- What you should do -
Can you write out the lines from the one containing "In the photograph, which of" through the one containing "4. mountain at (215, 101, 350, 194)", both included, swapping "curved road bend" for "winding road bend" and leaving everything else unchanged?

[Saved entries]
>> START

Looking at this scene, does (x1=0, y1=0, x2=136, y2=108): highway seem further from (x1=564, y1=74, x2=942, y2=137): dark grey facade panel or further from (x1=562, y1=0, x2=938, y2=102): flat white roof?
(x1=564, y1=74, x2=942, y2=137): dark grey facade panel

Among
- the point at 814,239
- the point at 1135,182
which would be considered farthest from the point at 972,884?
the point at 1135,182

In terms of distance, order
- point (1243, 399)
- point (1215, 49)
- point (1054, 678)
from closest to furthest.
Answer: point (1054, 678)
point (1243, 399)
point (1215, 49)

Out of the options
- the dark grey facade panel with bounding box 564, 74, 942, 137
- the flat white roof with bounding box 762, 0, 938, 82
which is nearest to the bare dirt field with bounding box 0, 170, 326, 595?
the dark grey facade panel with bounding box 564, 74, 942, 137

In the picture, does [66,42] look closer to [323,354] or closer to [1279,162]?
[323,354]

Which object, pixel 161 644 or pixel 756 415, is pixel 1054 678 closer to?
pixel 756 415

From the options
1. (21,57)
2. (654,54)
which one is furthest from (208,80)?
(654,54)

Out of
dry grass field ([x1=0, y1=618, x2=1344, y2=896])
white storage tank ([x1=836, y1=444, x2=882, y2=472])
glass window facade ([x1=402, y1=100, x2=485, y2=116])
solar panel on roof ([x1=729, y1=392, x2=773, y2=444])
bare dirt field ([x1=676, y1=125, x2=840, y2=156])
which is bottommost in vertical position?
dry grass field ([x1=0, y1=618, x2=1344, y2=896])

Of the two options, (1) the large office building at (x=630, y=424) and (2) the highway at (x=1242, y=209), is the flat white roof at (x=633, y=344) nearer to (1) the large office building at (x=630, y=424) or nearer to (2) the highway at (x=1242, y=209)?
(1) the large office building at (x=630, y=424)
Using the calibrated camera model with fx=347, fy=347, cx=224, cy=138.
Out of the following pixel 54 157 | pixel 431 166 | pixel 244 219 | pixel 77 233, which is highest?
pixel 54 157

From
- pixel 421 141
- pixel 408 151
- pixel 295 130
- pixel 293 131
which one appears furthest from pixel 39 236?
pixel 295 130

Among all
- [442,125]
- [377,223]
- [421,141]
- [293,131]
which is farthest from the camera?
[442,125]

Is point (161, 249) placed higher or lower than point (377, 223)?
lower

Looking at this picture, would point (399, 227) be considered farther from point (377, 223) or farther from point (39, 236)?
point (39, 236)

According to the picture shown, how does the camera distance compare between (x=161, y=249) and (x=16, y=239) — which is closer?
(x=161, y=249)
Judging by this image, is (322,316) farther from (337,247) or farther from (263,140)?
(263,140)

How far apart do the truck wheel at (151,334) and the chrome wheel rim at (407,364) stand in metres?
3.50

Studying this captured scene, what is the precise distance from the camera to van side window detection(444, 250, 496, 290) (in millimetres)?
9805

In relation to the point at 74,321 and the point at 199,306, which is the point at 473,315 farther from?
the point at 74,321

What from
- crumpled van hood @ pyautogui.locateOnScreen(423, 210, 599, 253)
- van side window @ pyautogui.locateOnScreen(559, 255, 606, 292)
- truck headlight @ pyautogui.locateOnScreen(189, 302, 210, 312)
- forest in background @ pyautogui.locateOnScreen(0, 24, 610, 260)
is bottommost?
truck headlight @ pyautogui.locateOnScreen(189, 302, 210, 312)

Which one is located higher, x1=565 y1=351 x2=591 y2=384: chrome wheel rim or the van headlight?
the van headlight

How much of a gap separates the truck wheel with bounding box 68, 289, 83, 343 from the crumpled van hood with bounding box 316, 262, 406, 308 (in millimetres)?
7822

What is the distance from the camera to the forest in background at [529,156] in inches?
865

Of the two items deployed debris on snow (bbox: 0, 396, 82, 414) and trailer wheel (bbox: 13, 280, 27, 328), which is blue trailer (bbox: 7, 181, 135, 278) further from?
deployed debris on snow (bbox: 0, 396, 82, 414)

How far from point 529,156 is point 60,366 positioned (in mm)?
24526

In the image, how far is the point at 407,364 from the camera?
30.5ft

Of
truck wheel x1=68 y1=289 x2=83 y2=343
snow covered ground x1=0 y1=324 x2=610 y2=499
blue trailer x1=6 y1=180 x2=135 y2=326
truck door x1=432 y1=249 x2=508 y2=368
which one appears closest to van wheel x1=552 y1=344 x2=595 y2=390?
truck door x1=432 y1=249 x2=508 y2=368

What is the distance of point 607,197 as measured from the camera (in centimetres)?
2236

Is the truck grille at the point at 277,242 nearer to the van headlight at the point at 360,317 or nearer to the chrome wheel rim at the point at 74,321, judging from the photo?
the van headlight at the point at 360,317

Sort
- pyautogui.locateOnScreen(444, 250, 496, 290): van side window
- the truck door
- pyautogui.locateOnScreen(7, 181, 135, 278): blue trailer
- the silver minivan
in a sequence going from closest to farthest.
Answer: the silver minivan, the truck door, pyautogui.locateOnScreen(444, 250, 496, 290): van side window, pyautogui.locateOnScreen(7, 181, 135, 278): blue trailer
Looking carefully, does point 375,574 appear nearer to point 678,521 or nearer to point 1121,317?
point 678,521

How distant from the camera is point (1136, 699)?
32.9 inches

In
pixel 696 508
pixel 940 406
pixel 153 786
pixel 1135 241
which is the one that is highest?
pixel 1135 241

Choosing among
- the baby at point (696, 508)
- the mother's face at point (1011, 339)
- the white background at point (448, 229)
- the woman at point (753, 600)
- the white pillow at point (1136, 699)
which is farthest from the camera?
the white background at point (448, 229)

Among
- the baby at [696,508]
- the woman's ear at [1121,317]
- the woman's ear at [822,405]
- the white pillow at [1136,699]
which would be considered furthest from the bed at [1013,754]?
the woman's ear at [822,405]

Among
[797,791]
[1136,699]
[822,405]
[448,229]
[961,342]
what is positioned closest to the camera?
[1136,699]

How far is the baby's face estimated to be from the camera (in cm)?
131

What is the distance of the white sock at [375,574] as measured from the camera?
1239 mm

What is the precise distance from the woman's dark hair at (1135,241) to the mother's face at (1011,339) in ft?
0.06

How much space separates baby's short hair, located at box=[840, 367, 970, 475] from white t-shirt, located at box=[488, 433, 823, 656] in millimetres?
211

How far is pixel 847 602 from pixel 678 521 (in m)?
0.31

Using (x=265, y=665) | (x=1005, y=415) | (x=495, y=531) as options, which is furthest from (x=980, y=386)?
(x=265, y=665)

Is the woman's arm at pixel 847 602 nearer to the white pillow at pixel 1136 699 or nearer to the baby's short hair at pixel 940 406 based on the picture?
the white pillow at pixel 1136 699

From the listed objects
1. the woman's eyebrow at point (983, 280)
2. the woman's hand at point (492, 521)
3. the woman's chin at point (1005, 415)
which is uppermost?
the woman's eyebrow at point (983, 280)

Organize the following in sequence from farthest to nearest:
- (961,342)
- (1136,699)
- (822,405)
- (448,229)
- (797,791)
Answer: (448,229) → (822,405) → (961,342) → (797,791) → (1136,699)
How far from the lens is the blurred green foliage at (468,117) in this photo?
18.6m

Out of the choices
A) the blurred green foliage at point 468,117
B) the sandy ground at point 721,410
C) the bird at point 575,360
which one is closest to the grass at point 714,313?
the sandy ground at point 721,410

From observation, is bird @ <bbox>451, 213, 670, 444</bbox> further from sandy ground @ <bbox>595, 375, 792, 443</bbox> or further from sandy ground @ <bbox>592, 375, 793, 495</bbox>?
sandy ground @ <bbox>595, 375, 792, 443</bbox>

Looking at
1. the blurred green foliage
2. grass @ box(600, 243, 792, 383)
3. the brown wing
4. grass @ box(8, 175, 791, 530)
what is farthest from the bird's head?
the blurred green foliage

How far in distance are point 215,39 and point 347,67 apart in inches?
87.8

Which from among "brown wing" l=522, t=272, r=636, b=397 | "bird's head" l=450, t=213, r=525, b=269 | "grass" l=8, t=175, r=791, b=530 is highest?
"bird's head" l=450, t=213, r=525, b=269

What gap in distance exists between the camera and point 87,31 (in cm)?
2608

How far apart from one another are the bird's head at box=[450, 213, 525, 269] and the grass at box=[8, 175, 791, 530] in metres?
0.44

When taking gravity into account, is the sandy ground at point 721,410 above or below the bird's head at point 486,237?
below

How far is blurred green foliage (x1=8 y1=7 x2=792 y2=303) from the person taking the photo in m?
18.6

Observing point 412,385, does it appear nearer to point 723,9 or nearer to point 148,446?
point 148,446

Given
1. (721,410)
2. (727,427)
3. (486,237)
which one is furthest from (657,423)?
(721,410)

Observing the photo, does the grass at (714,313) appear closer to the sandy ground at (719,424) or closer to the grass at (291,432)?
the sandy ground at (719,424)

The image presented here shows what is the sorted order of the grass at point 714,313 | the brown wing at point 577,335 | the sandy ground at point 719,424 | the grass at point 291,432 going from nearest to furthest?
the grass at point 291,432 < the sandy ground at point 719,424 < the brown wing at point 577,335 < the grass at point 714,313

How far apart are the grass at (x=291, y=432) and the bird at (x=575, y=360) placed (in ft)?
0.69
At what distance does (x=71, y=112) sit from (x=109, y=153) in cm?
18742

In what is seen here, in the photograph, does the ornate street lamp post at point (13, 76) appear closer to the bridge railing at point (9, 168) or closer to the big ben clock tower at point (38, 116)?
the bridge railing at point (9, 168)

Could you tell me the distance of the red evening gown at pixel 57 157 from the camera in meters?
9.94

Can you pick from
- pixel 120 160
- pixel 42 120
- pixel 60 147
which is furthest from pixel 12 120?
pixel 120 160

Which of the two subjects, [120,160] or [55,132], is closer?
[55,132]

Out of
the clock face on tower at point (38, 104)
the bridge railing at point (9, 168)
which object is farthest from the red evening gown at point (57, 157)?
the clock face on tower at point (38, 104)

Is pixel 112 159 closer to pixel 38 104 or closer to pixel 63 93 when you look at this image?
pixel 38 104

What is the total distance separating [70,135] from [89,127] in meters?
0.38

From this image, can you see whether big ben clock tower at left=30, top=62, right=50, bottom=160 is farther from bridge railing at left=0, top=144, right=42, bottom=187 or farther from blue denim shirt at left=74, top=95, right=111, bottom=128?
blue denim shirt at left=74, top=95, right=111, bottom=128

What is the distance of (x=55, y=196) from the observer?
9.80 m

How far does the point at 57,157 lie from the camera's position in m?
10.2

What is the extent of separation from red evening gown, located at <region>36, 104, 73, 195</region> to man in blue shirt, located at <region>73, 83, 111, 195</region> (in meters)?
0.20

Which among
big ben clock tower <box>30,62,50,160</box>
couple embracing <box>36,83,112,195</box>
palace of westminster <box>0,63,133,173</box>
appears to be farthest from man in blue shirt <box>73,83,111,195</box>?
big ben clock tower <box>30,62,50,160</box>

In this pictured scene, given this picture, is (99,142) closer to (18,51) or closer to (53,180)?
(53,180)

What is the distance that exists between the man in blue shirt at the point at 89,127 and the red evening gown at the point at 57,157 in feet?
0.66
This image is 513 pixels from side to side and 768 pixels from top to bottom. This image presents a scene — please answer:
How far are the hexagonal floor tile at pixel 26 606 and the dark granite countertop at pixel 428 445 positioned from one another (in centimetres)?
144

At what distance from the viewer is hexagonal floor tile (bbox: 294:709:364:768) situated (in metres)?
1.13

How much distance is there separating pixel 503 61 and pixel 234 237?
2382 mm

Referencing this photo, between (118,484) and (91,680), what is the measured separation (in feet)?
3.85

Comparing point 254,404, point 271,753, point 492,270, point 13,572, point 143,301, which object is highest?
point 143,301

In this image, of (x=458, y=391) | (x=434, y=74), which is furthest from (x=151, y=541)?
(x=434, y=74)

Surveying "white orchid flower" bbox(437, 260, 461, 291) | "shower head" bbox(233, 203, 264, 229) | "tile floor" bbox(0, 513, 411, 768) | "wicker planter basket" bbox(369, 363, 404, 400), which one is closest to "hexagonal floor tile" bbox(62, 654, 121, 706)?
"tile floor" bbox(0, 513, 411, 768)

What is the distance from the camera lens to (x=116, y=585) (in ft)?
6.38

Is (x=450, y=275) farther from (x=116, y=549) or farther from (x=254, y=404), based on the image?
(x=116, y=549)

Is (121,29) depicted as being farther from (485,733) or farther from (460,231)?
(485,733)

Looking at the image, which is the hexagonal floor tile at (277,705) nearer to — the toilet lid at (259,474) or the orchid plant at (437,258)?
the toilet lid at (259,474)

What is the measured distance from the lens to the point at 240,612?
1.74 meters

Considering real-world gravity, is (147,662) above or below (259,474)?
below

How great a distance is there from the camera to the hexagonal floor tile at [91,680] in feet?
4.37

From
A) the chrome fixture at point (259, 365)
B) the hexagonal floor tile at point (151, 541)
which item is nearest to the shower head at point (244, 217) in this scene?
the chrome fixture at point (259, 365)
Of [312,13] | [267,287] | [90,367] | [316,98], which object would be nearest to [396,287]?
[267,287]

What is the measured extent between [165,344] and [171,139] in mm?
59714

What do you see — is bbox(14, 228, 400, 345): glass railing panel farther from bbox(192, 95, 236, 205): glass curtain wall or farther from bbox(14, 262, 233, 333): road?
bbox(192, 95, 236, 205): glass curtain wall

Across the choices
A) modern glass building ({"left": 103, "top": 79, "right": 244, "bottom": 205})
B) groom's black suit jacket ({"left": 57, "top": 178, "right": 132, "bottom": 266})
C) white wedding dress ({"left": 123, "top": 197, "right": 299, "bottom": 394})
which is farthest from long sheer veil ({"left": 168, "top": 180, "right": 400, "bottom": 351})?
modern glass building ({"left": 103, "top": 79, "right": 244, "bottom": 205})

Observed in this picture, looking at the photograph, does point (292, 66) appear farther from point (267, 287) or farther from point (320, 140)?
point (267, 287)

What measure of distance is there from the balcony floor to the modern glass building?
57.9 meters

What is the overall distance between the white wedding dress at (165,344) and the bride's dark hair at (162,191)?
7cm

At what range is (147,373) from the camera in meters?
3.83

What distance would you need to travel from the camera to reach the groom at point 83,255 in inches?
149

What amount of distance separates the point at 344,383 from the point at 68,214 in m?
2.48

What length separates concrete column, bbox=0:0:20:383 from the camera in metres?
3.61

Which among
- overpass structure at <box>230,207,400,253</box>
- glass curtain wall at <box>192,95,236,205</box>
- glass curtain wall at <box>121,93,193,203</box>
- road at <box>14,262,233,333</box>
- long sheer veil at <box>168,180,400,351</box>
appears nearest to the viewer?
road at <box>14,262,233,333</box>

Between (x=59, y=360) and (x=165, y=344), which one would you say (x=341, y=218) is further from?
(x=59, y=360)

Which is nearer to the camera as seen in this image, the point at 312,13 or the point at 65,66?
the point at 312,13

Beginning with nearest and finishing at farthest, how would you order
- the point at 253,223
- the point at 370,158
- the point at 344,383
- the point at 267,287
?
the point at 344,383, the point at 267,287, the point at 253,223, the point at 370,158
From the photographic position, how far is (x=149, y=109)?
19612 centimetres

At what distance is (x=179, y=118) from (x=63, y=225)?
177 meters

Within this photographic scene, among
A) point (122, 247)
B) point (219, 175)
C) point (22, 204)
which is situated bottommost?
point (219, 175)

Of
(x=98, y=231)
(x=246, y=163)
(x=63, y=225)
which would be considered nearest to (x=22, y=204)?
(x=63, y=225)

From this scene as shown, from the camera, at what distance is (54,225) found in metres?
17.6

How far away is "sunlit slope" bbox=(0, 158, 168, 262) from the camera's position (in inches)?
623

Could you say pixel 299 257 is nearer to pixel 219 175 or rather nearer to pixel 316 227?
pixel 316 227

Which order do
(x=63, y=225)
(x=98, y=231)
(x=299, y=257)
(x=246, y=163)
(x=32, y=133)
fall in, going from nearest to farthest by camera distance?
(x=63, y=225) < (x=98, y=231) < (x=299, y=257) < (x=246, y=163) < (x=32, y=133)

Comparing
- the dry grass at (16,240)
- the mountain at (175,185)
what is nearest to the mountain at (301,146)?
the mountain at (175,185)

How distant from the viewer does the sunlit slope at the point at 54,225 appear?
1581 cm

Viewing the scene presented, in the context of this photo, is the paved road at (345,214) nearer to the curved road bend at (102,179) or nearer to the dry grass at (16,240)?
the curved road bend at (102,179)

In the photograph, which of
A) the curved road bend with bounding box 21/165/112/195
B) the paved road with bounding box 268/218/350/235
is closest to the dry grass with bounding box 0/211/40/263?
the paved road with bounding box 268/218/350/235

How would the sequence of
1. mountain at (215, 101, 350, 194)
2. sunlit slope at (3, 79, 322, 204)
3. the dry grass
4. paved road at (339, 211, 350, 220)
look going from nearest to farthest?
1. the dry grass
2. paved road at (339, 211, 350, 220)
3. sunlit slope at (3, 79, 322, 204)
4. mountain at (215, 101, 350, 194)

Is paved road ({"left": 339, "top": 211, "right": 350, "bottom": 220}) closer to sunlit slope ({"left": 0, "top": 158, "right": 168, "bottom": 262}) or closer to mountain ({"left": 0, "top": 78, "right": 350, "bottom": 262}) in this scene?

>> END

- Result of the task -
In the photograph, which of
A) the winding road bend with bounding box 21/165/112/195
B) the paved road with bounding box 268/218/350/235
is closest to the dry grass with bounding box 0/211/40/263?
the paved road with bounding box 268/218/350/235

How would the sequence of
1. mountain at (215, 101, 350, 194)
2. sunlit slope at (3, 79, 322, 204)
3. the dry grass
4. paved road at (339, 211, 350, 220)
look going from nearest to farthest?
1. the dry grass
2. paved road at (339, 211, 350, 220)
3. sunlit slope at (3, 79, 322, 204)
4. mountain at (215, 101, 350, 194)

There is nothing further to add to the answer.